The DNA of Genius
Rosalind Franklin, unsung hero of molecular biology
Born in 1920, Rosalind Franklin knew from an early age that she wanted to be a scientist. She attended St. Paul’s Girls’ School in London, one of the few educational institutions that instructed young women in the physical sciences. Then she studied physical chemistry at Cambridge and completed her undergraduate coursework in 1941. For this accomplishment, she received a “titular degree,” since at that time full degrees were conferred only on men. Four years later, she finished her doctorate at Cambridge as well. After World War II ended, Franklin used a new technology—x-ray diffraction—to study the structure of coal and other carbons in Paris, where she indulged her passion for French culture and hiking in the Alps. To further her career, she returned to London in 1951 and began studying the structure of DNA at the biophysics unit of King’s College. There she encountered adversity again, this time in the form of a would-be collaborator, Maurice Wilkins.
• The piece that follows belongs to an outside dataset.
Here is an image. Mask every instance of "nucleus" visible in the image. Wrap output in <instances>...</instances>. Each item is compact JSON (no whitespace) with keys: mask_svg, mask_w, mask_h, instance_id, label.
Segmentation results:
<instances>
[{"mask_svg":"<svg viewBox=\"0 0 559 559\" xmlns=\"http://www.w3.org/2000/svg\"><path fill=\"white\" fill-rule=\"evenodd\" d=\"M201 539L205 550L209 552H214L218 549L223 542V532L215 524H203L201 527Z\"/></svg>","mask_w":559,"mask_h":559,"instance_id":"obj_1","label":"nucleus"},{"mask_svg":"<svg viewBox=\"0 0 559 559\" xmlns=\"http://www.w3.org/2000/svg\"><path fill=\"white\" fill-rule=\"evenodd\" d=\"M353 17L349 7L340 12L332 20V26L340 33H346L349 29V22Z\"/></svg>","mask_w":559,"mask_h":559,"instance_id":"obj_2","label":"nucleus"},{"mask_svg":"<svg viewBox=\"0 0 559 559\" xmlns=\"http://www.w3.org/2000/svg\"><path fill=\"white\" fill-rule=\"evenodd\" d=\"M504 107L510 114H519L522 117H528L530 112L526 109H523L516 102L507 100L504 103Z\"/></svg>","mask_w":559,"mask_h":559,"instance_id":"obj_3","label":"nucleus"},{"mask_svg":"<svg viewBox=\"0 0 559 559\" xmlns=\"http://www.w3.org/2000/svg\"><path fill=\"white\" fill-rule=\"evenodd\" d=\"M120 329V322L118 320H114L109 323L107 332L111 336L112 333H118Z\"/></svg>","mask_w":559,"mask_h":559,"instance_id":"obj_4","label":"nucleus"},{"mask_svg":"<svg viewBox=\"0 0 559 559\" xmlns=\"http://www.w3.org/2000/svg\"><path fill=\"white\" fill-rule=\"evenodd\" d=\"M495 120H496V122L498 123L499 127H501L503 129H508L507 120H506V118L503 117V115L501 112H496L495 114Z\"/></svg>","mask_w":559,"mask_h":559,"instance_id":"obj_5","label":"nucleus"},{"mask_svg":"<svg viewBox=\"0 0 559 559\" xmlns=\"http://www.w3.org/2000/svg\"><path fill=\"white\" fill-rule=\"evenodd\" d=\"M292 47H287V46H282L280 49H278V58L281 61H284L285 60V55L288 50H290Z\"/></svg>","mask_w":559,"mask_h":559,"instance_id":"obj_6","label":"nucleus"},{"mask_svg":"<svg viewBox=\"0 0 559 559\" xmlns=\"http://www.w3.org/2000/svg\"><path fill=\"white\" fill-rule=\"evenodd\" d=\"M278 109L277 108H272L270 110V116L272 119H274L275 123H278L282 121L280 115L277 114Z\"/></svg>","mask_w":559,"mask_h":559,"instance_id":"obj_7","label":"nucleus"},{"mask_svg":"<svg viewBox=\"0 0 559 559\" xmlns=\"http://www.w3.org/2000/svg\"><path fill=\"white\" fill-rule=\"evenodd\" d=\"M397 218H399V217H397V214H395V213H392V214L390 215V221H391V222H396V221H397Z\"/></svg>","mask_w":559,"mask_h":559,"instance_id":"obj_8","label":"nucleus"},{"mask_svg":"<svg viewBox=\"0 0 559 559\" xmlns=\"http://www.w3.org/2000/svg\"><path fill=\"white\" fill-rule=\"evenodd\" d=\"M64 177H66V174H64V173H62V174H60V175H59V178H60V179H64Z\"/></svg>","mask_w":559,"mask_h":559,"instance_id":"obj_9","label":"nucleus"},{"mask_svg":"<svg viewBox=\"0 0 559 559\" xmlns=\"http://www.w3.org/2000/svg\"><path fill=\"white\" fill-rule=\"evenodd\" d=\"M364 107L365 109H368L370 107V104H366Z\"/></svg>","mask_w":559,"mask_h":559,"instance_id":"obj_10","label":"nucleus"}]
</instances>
Franklin’s research and x-ray photographs contained groundbreaking clues to the structure of DNA. Without her knowledge, Wilkins shared the information with James Watson and Francis Crick, who recognized the double-helix configuration and rushed to publish the discovery in April 1953, without attributing Franklin. Her findings appeared as a supporting article in the same issue of Nature, but the damage was done. Although her x-ray photographs—particularly number 51—were eventually hailed for their critical role in the DNA breakthrough, Watson, Crick, and Wilkins shared the 1962 Nobel Prize for the discovery.
Franklin moved to Birkbeck College in March 1953; there, she headed a research group and shifted her focus to viruses, making several significant discoveries regarding the structure of RNA and contributing greatly to the field of structural virology. Sadly, Franklin died of ovarian cancer in 1958 at the age of 37. While she did not receive due recognition during her lifetime, experts today acknowledge her crucial role in mapping DNA. In 2004, the Finch University of Health Sciences/Chicago Medical School changed its name to the Rosalind Franklin University of Medicine and Science to honor her achievements and commemorate her place in scientific history.